Emerging modalities such as FLASH radiotherapy (ultra–high-dose-rate irradiation) and advanced particle therapies have reawakened interest in the dynamic behavior of water radiolysis at very high instantaneous doses. Under FLASH conditions, the concentration-time profiles of radicals and molecular products in water may differ significantly from conventional dose rates, potentially altering oxygen consumption, H₂O₂ accumulation, and other aqueous-phase processes in ways that preferentially spare normal tissues. Similarly, the radial dose distribution and track structure for protons and heavier ions define distinct microenvironments of water radiolysis, affecting relative biological effectiveness (RBE). These frontiers underscore that understanding water’s role is not merely academic; it is central to rational optimization of novel treatment paradigms.

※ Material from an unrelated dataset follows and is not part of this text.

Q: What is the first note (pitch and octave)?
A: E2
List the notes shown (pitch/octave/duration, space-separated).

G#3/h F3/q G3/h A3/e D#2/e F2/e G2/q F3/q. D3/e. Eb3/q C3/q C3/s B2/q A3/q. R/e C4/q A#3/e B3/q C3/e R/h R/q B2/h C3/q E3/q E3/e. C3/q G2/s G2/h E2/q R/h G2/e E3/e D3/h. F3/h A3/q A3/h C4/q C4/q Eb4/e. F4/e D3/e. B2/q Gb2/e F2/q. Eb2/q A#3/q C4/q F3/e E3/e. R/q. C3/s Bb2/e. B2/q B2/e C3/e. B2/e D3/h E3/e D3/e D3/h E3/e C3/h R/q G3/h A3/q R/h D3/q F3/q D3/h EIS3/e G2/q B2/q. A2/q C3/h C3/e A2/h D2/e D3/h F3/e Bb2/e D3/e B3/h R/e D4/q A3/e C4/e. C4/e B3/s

In summary, water as the universal solvent in the human body is not a passive backdrop for radiation therapy; it is an active participant at every stage of the radiotherapeutic process. It mediates the conversion of physical energy deposition into chemical species, shapes the diffusion and interaction of radicals and oxygen, governs redox and signaling networks, and participates in vascular and microenvironmental responses. A refined understanding of water’s structural, kinetic, and transport properties in vivo—down to the nanoscopic and ultrafast domains—is essential for advancing radiobiological modeling and for designing interventions that selectively modulate solvent-phase chemistry. Ultimately, exploiting the central role of water offers a powerful avenue to enhance tumor control while minimizing normal-tissue injury in radiation therapy.